** start of PASSAGE SHOWN **

What else can I do?


Gambling on a cartooning revolution


Published: Oct 29 2015, 01:01:am



Wednesday, November 8,1978.
 
RALPH BAKSHI PROFILE
By Michael Walsh

STUDIO PUBLICISTS CALL HIM a revolutionary. The critics say that he's a gambler.
      "I'm a cartoonist," shrugs Ralph Bakshi, director of an $8-million animated adaptation of The Lord of the Rings. "I don't see myself as a revolutionary, and making a movie is much more of a producer's gamble."
    Once a boxer, Bakshi leans into hls words, as if each thought must be seized physically. "Actually, I'm a film director who happened to start out as a cartoonist. I'm probably a better film director."
    A big man with a slight lisp, he looks less like an artist than a bartender, an image reinforced by his easy grin and Brooklyn accent. Conversation is casual, confidential and just a little intimidating. Dressed in blue jeans and a work shirt, Bakshi maintains an air of aggressive modesty.

** end of PASSAGE SHOWN **
** start of DATASET ENTRIES **

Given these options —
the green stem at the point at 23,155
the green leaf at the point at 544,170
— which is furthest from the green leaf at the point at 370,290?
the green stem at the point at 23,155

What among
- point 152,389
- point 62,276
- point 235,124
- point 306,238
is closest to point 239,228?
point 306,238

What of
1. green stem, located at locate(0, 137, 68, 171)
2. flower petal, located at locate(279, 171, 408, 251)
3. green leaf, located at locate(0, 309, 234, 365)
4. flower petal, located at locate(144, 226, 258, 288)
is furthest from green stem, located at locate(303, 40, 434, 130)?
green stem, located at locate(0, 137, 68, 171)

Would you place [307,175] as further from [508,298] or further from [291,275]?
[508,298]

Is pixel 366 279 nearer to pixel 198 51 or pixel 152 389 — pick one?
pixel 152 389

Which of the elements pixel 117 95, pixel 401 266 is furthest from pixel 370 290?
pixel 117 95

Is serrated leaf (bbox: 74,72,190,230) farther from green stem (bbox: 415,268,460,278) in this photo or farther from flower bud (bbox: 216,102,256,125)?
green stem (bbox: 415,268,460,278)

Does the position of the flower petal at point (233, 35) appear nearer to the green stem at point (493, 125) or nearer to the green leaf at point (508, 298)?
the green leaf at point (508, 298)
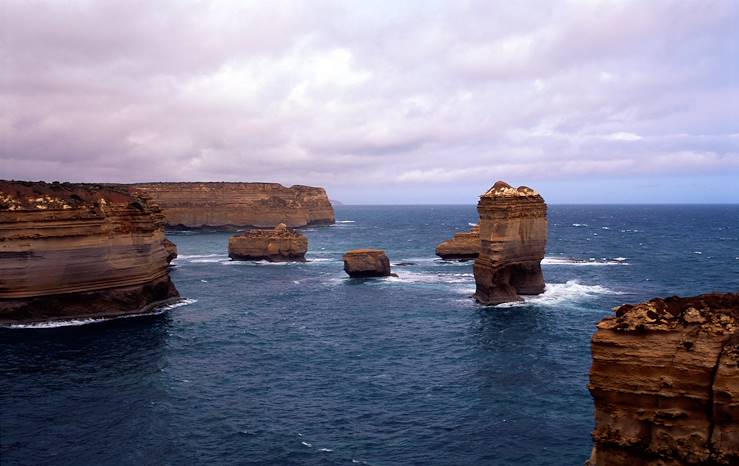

** end of DATASET ENTRIES **

**PROBLEMS TO WORK ON**
**A.** In the Ralph Bakshi profile, why does Bakshi reject the critics' view of him as a gambler? Answer in one to three sentences.
**B.** Write the next part of the Ralph Bakshi profile, starting after its last sentence.

**RESULTS FOR THE EXERCISE**
**A.** Bakshi says that making a movie is much more of a producer's gamble than a director's. He sees himself as a cartoonist rather than as the one taking the risk.

**B.**
    The publicists are right, of course. He is a revolutionary. Almost single-handedly, he has transformed animation into an adult art form. Remember Fritz the Cat?
    Billed as the first "X-rated cartoon," Fritz was also Bakshi's first feature. Based on a character created by underground comic artist Robert Crumb, it offered movie audiences a new kind of theatre experience.
    Fritz was petty, profane, crafty and craven, a character completely concerned with sex. Like Mickey Mouse, he walked upright, wore clothes and lived in a world of anthropomorphic animals. Unlike Mickey, Fritz was twice banned in B.C.
    Made in 1971, Fritz the Cat did not make it past the provincial classifier until 1973. Once in, though, he was given a gala reception at the Varsity Theatre's annual Festival of International Films. When the fllm later opened on Theatre Row, Vancouver's large community of cartoon fanciers turned out in force, guaranteeing Fritz a long and prosperous run.
    The 1950s and 1960s were hard times for animation buffs. From its beginnings, television demanded that cartoons be made both fast and on the cheap. A pair of former M.G.M. cartoonists, Bill Hanna and Joe Barbera, stooped to the challenge, providing formula product for the tube. They perfected the technique of "limited animation," the mechanical process that has turned the Saturday morning schedule in the U.S. into a mindless wasteland.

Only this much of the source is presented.